It just depends on anyone's personal standards/tastes. I'm not a fan of scaling in 2D fighters. It's cool in Space Harrier, but I think that 2D street fighting games are better in 2D. Other than gimmicky scaling, I can't think of any 2D fighter from the time that the PCE couldn't do a good job off. A street fighting game should be easier to port than many other types, especially horizontal shooters and we know how well the PCE does
them.
The HP bar/timer-stuff could all be made part of the background which leaves all the PCE's sprite resources to render a couple characters and the odd flickering projectile. The PCE's color/detail capabilities combined with the memory freedom of the ACD means that the actual graphic-art itself would look 'perfect' to the average eye. Sampled sfx can just run through adpcm and the music can run off the CD.
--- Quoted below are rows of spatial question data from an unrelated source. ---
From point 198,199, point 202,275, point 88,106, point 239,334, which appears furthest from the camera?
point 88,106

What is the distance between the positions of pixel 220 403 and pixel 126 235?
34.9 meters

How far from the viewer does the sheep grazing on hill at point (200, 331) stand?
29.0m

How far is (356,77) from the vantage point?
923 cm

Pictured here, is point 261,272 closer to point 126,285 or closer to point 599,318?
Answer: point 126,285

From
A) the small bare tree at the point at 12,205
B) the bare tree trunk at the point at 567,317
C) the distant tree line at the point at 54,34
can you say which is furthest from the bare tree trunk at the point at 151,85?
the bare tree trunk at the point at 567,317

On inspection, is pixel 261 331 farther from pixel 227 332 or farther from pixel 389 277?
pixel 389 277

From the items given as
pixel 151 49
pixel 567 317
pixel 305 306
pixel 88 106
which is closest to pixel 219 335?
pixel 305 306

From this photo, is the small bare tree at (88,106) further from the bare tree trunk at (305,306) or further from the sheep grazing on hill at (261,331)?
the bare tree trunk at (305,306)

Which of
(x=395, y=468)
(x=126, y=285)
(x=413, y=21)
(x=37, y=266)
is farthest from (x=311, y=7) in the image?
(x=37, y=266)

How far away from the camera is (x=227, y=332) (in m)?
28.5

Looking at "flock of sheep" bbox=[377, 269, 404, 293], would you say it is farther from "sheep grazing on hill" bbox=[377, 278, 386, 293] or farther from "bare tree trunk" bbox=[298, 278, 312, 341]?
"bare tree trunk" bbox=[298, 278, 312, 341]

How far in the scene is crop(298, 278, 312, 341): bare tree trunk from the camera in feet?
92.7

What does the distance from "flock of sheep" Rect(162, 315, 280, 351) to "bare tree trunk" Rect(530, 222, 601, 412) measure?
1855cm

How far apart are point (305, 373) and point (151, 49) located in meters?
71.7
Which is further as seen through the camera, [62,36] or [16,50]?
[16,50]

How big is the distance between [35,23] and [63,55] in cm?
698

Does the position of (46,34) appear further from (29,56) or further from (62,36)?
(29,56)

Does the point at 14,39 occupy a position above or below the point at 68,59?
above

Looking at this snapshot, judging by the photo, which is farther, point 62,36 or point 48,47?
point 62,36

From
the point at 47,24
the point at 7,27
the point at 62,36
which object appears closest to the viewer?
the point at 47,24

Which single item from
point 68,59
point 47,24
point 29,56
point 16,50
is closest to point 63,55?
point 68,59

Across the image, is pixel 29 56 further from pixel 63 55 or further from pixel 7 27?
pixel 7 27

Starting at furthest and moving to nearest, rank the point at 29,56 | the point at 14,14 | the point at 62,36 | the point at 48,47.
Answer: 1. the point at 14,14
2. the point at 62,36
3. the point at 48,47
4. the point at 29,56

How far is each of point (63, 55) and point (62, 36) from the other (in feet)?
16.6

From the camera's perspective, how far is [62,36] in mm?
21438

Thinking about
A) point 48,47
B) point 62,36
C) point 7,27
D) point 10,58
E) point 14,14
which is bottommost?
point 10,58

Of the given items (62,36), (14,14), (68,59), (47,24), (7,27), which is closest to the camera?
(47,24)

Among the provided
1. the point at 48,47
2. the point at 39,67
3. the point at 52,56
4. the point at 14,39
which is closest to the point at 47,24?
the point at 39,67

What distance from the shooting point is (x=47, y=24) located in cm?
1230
It's a shame that more street fighting games weren't ported to PCE since it's the best format for them of the big three consoles of the time.
Everyone seems to be happy with the ACD Neo Geo ports, so a Samurai Showdown port at 256 x 224 should also be acceptable. Here's the widest animation of Earthquake's sprite I could find-
It's about 127 pixels wide at its proportionate size in 256 pixel wide resolution. Even if he was made up of four 32 x 64 pixel sprites, then a full-sized Earthquake versus Earthquake battle wouldn't cause any flicker. The only possible problem I can see would be the shadows. But if there can be any kind of prioritizing of sprites (I'm no programmer
), then the odd flicker, only found in this particular match-up, shouldn't be a big deal if restricted to the flickering shadows. And even if shadows were the main sacrifice for what people would've otherwise called "arcade perfect" back then, I don't think it would be a big deal.